Accessing her suit’s systems, she looked at everything that still functioned from just a little to one hundred percent. She saw that her medical functions were still operational and went deeper into the system. Tourniquet function, now that was interesting. She spent the next hour fine-tuning what she wanted the suit to do, and with a little help from her nanites, she found herself hyperventilating as fast as she could. The moment she started to become dizzy, she squeezed every bit of air out of her lungs and activated her suit. The torso of her suit constricted around her upper chest. Her breasts were squashed painfully flat and her rib cage was squeezed to the point of breaking ribs.

She never hesitated as she thrust her hands back behind her and latched on to the backside of the hole. She pulled with her hands and pushed hard with her feet. Her head and shoulders slid into the hole as before, but this time her chest followed suit. She yanked and pulled with all her might and managed to get her head and shoulders out the other side. She placed her hands flat on either side of the hole and with her last remaining strength, pushed with all of her will. She was stuck fast. She reflexively tried to breathe in and couldn’t. Even if the suit wasn’t constricting her, the roof of the hole was now. In silent rage, she attempted to scream and thrash her body violently against the roof of the hole.

Starbursts started exploding in front of her eyes as her brain began to feel the effects of the oxygen deprivation. She was losing the feeling of being connected to her body. Then her final program kicked in and the suit constricted even more. She felt the pain of ribs compacted to the breaking point and blood rushing to her head. She gave one last push and felt herself break free of the hole. Instantly her suit released its death grip on her chest and she sucked in a lungful of air. She lay gasping and panting for a few minutes with half of her body still under the steel beam.
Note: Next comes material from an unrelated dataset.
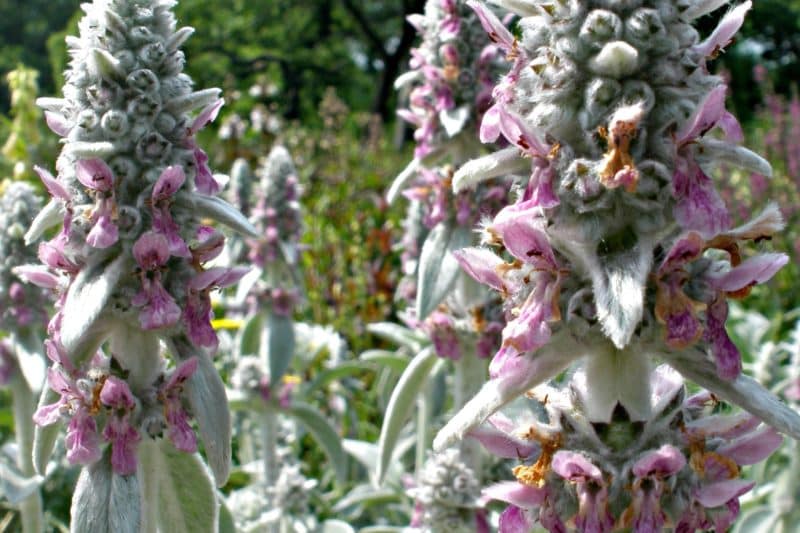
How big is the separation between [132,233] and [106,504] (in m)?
0.69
With wet noodle strong arms, she managed to drag her stomach and feet out after her. She collapsed and lay unmoving for what seemed like days but in reality, it was only a few hours. Her nanites worked hard to get strength to her muscles so she could move on. Wearily she sat up and looked around. A crisscrossing of beams had fallen in such a way to make a small bubble of open space inside the ruins. She stood and luxuriated in the room she was now afforded, but didn’t waste time. First, she found where the dripping was coming from. A pipe was steadily dripping a liquid from a jagged end that had broken off. She let a few drops fall into her hand and as the suit absorbed them, it reported that it was indeed water and easily rendered drinkable by the suits systems.
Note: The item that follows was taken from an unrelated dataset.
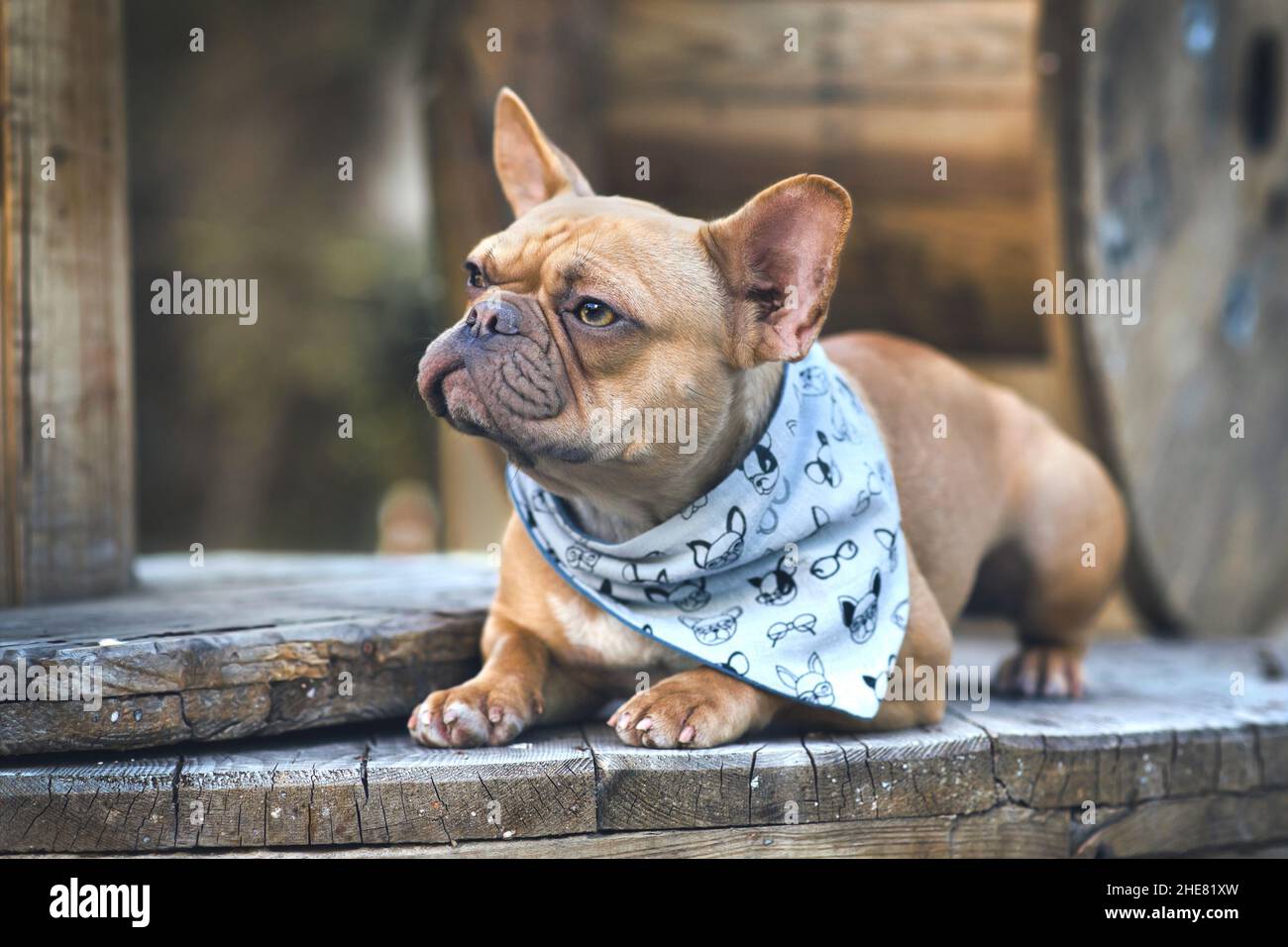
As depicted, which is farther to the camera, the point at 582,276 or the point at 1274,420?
the point at 1274,420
She placed both hands into the puddle underneath the open pipe and nearly drooled as her suit absorbed the standing water. More dripped onto her hands as she waited.  It was agonizingly slow, but finally the sweet filtered water was flowing into her mouth and she drank her fill. Not wanting to waste precious energy, she collapsed onto her back and let the suit do its work as it got every last drop from the wet ground.

Right now she was grateful for her nanites. She knew she had to be in pain; her nanites were reporting that she had indeed suffered two cracked ribs. Not broken, just bent too far and with micro fractures in a few spots. Painful but not worth using limited resources to heal. They just blocked the pain so she could move on.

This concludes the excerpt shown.